Auch im sechsten Band seiner Inspektor-Shan-Krimis gibt Eliot Pattison wieder tiefe Einblicke in die Kultur und die Geschichte Tibets und zeichnet ein aktuelles Bild der Menschen, die in dem von China okkupierten Land leben. Diesmal muss Shan ohne seine beiden Freunde, den Mönch Lokesh und den Lama Gendun, auskommen und ist auf sich allein gestellt. Wie so oft gerät er direkt am Anfang in die Mühlen der chinesischen Justiz und wird der Ermordung der chinesischen Tourismusministerin bezichtigt - doch diesmal kann Shan nicht durch seine Redegewandtheit entkommen. Die Folterszenen, die nun folgen, sind zwar nicht ausufernd, gehen aber trotzdem furchtbar unter die Haut, weil vor allem Shans Gedanken und Gefühle offengelegt werden. Solche Schilderungen lassen den Leser fast nicht glauben, dass dieses Buch im Jahr 2009 spielt. Erst vor relativ kurzer Zeit, nämlich im März 2008, gab es einen tibetischen Aufstand, bei dem sich zahlreiche buddhistische Mönche in Lhasa in friedlichen Demonstrationen gegen die chinesische Regierung auflehnten, wobei mindestens achtzig Menschen eines gewaltsamen Todes starben. Diese Aufstände sind nicht Gegenstand von Pattisons neuestem Roman, sie geben aber den ungefähren Zeitrahmen vor und machen dem Leser deutlich, dass die Unterdrückung Tibets auch über dreißig Jahre nach der chinesischen Kulturrevolution immer noch stattfindet, und zwar - vorausgesetzt, dass Pattisons Schilderungen authentisch sind - in einem Maße, das jeden westlichen Leser nur empören kann. In einer der ergreifendsten Szenen im Buch schildert der Autor, wie ein uraltes buddhistisches Kloster mit Bulldozern niedergewalzt wird, wie religiöse Gegenstände von unschätzbarem Wert zerstört werden, so dass es einem, ähnlich wie Shan, fast die Tränen in die Augen treibt. Pattisons Roman ist aber kein plumpes Plädoyer Freiheit für Tibet". Im Nachwort schreibt der Autor entsprechend: [i]In allen meinen Shan-Romanen habe ich besonderes Augenmerk darauf gelegt, das politische und soziale Elend der Tibeter nicht zu überzeichnen."[/i] Nichtsdestotrotz ist die Aussage deutlich.

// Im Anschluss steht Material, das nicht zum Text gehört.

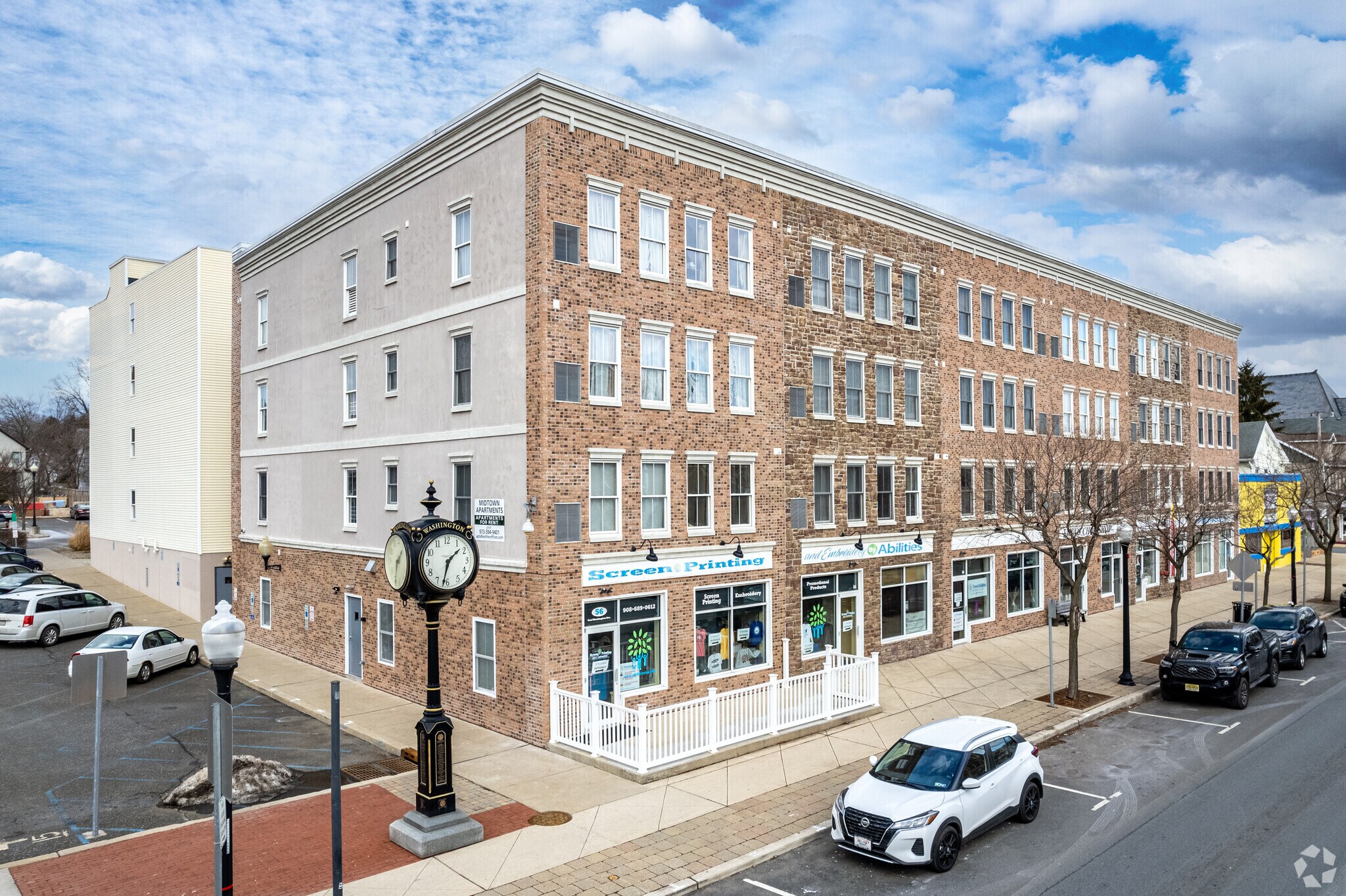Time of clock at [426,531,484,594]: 1:32
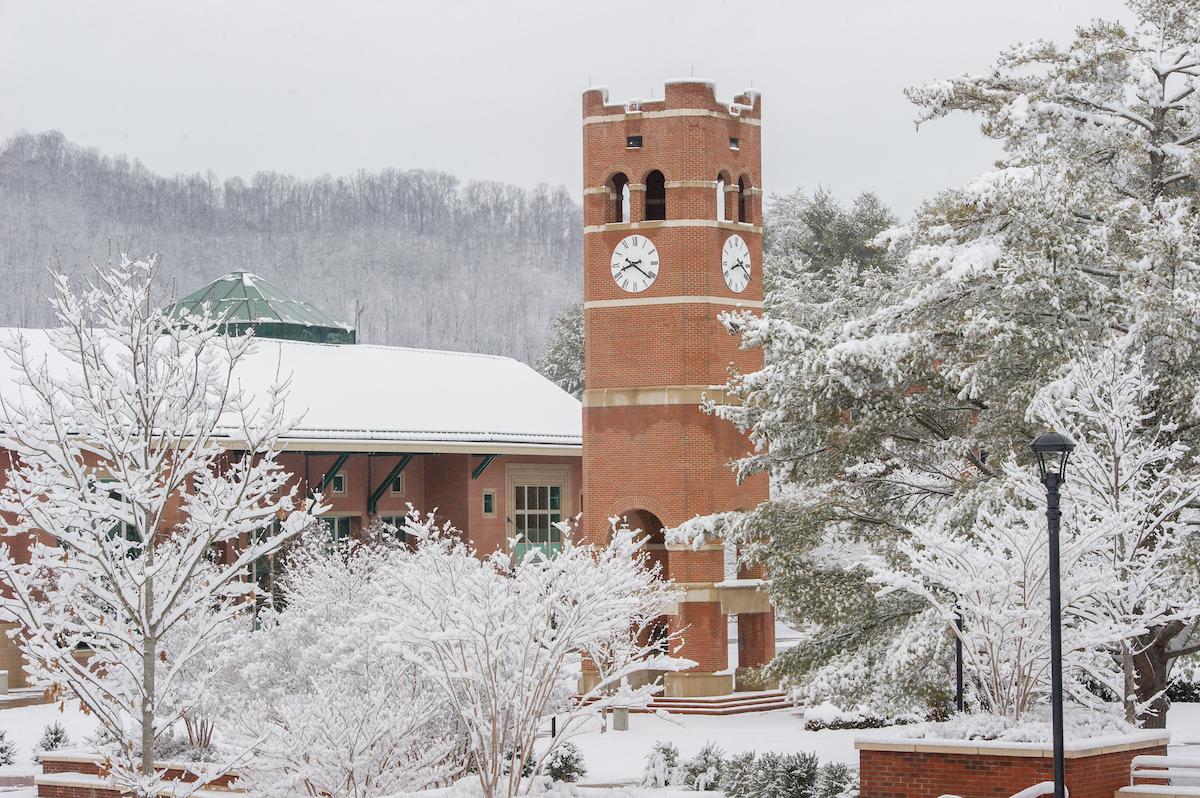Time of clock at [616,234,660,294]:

Eliot Pattisons Krimis sind keine klassischen Ermittlergeschichten, vielmehr stehen die Menschen und ihre Lebensweise im Vordergrund. Natürlich leistet Shan wieder eine Menge Ermittlungsarbeit und brilliert durch seine genialen Schlussfolgerungen, doch wer eine klassische Wer hat den Mord begangen?"-Story sucht, der liegt hier falsch. Pattison macht es dem Leser oft nicht gerade einfach, man muss sich ziemlich konzentrieren und vieles wirkt fremd und sperrig, so dass man nicht auf den ersten Blick begreift, worauf der Autor hinauswill. Ohnehin kommt wieder sehr vieles zusammen und auch Shan steht nicht bloß vor einem Rätsel: Da werden religiöse Statuen gestohlen und tauchen wieder auf, verschwindet Bergsteigerausrüstung, benimmt sich ein amerikanischer Tourist sehr merkwürdig und bereitet ein ehemaliger Lama Probleme. Man muss auch bereit sein, die tibetische Lebensweise quasi als Leser für sich zu akzeptieren - wenn im Roman ein Mann als Maultier reinkarniert wird, und zwar tatsächlich, dann ist das eben so.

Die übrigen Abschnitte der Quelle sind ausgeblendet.